Re: [PATCH RFC] bonding: rate-limit bonding driver inspect messages

From: Hangbin Liu
Date: Sat Feb 17 2024 - 22:09:40 EST


On Sat, Feb 17, 2024 at 12:39:44PM +0000, Praveen Kannoju wrote:
> > -----Original Message-----
> > From: Hangbin Liu <liuhangbin@xxxxxxxxx>
> > Sent: 16 February 2024 02:33 PM
> > To: Praveen Kannoju <praveen.kannoju@xxxxxxxxxx>
> > Cc: j.vosburgh@xxxxxxxxx; andy@xxxxxxxxxxxxx; davem@xxxxxxxxxxxxx; edumazet@xxxxxxxxxx; kuba@xxxxxxxxxx;
> > pabeni@xxxxxxxxxx; netdev@xxxxxxxxxxxxxxx; linux-kernel@xxxxxxxxxxxxxxx; Rajesh Sivaramasubramaniom
> > <rajesh.sivaramasubramaniom@xxxxxxxxxx>; Rama Nichanamatlu <rama.nichanamatlu@xxxxxxxxxx>; Manjunath Patil
> > <manjunath.b.patil@xxxxxxxxxx>
> > Subject: Re: [PATCH RFC] bonding: rate-limit bonding driver inspect messages
> >
> > On Thu, Feb 15, 2024 at 10:55:54PM +0530, Praveen Kumar Kannoju wrote:
> > > Rate limit bond driver log messages, to prevent a log flood in a
> > > run-away situation, e.g couldn't get rtnl lock. Message flood leads to
> > > instability of system and loss of other crucial messages.
> >
> > Hi Praveen,
> >
> > The patch looks good to me. But would you please help explain why these
> > slave_info() are chosen under net_ratelimit?
> >
> > Thanks
> > Hangbin
>
> Thank you, Hangbin.
>
> The routine bond_mii_monitor() periodically inspects the slave carrier state in order to detect for state changes, on a state change internally records it and does the state change action.
>
> Parked-to-Parked state changes goes through transient state. As an example for Up to Down, BOND_LINK_UP to BOND_LINK_DOWN, is thru BOND_LINK_FAIL. In order to attain next parked state or transient state bond needs rtnl mutex. If in a situation it cannot get it, a state change wouldn't happen. In order to achieve a state change as quickly as possible bond_mii_monitor() reschedules itself to come around after 1 msec.
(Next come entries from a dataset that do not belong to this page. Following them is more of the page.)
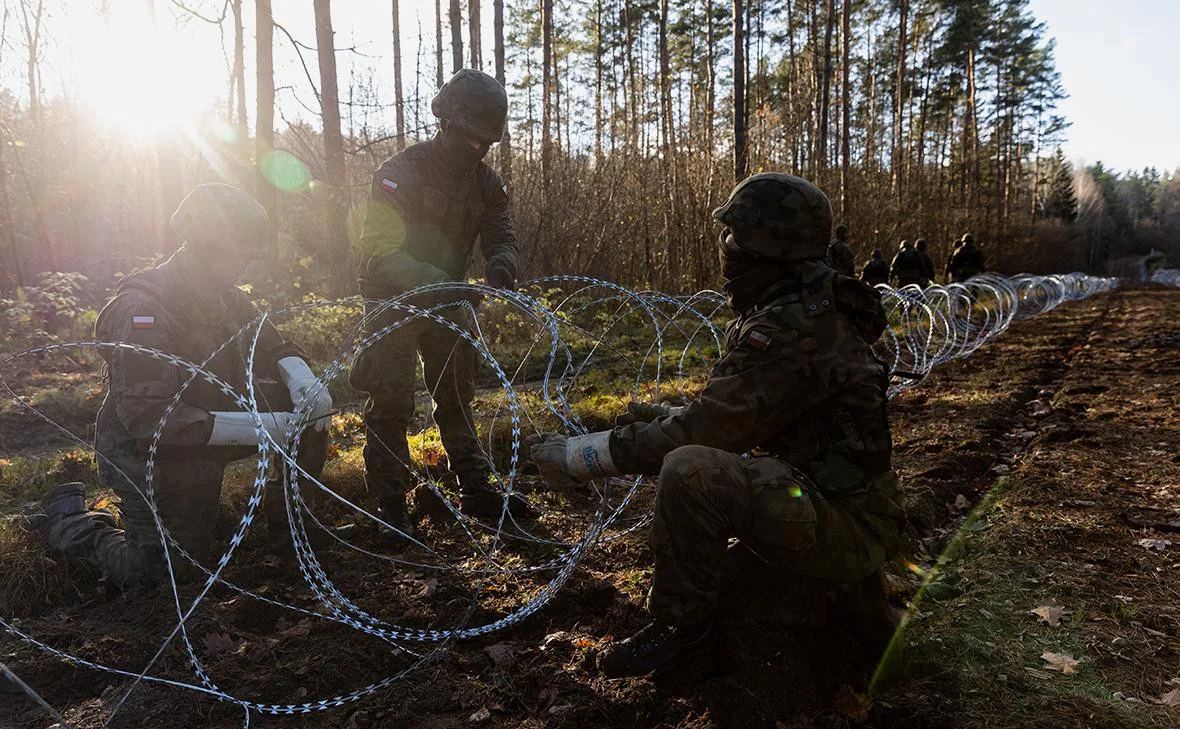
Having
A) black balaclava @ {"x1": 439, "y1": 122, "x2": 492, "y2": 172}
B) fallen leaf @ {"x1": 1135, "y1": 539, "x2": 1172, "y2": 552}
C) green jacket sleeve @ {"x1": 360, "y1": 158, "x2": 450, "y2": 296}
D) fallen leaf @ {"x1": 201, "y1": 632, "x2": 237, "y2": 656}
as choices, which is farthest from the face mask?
fallen leaf @ {"x1": 1135, "y1": 539, "x2": 1172, "y2": 552}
I think a large miimon downdelay/updelay setting could reduce this.

> And every single come around reinspects the link and sees a state change compared to its internally recorded, which in reality internal state could be not changed earlier as failed to get rtnl lock, and throws again log indicating it sees a state change. If attaining rtnl mutex take long say hypothetical 5 secs, then bond logs 5000 state change message. 1 message at every 1 msec.

Anyway, setting the rate limit do reduce the message flood. Would you please
summarise the paragraph and add it in commit description when post the formal
patch?

thanks
Hangbin